<<<<

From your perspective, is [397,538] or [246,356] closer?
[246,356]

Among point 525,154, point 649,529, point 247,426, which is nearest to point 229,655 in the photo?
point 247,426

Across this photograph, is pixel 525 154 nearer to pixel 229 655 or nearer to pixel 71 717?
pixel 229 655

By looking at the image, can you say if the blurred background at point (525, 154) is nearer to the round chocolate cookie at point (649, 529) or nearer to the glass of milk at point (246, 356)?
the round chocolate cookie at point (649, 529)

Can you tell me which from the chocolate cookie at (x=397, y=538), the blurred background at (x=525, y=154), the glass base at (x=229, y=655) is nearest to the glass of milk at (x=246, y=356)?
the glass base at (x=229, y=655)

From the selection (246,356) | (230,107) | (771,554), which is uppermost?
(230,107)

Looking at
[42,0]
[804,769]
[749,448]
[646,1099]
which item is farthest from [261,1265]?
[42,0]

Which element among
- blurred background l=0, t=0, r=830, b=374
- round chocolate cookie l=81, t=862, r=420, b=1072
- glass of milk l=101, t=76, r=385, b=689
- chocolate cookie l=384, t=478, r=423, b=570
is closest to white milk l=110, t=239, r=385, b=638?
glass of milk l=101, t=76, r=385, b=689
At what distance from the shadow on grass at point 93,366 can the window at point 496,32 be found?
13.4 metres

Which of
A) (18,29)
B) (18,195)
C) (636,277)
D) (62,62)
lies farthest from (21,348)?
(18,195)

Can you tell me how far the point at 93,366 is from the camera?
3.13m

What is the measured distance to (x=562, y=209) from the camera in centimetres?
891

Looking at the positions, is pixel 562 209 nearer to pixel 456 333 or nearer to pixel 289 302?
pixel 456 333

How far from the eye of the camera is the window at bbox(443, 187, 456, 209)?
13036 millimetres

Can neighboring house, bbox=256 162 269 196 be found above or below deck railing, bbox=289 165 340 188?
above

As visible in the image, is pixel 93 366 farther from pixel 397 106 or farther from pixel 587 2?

>>>>

◆ **Problem to work on**
Please rewrite the rows as a numbered list, dropping blank lines, from the line containing "What is the" through the line containing "13036 millimetres".

◆ **Exercise response**
1. What is the measured distance to (x=562, y=209) from the camera in centimetres?
2. 891
3. Looking at the positions, is pixel 562 209 nearer to pixel 456 333 or nearer to pixel 289 302?
4. pixel 456 333
5. How far from the eye of the camera is the window at bbox(443, 187, 456, 209)?
6. 13036 millimetres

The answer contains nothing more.